Jim Carmichel succeeded Jack O’Connor as shooting editor for Outdoor Life, and held the position for 38 years. Think about that for a moment, and it’s easy to understand why Carmichel is regarded by many in publishing as not only a dean among gun writers but an individual whose prose defined a fascinating era of international big-game hunting and wingshooting.

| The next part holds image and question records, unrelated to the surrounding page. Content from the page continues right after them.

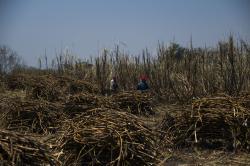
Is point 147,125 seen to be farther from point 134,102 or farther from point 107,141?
point 134,102

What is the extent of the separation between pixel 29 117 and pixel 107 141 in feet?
13.5

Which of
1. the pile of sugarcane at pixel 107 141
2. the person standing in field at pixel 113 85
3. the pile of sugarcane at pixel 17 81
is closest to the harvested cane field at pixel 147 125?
the pile of sugarcane at pixel 107 141

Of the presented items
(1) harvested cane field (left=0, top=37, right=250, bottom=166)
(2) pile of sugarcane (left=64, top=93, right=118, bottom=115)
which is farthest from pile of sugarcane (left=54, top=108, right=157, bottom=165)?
(2) pile of sugarcane (left=64, top=93, right=118, bottom=115)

Indeed, his indelible style and inimitable wit formed the epicenter of the period encompassed by his career.
Classic Carmichel: Stories from the Field showcases some of the author’s most amazing tales and includes many never-before-published photographs.
The hardback collector’s edition is divided into three sections: “Africa and Around the World”; “North America”; and “Guns and Shooting.” If the subdivisions don’t hook you, perhaps Chapter 1 will: It’s titled “When a Lion Comes to Kill You.” There, Carmichel relates a tale of hunting eland in the Central African Empire, with a Mauser chambered for such, when a lion charges from the bush intent on ending his life. “We closed on each other and I fired again,” he writes. “Twenty yards—no effect. One shell left. … As the bolt locked on my last cartridge, another form moved in the brush from where the lion had come. A second lion! Not charging yet, but nervously flicking his tail and studying me with his cold, yellow eyes. ‘This,’ I said to myself, ‘is about to get interesting.’”
Such deft storytelling is on display elsewhere, too: when a “dead” crocodile comes back to life—twice—on Zimbabwe’s “river of death”; amid the intrigue of a Moscow hotel room full of rubles during a $100,000-hunt for Russian stag; and when, 3 miles high in pursuit of the Mystery Deer of the Andes, Carmichel admits, “Death on high mountains can take several forms.”
Before he retired, I shared only one camp with Jim Carmichel. Such is my loss. My gain—and yours, too—is the collection of stories he shares with us in this book.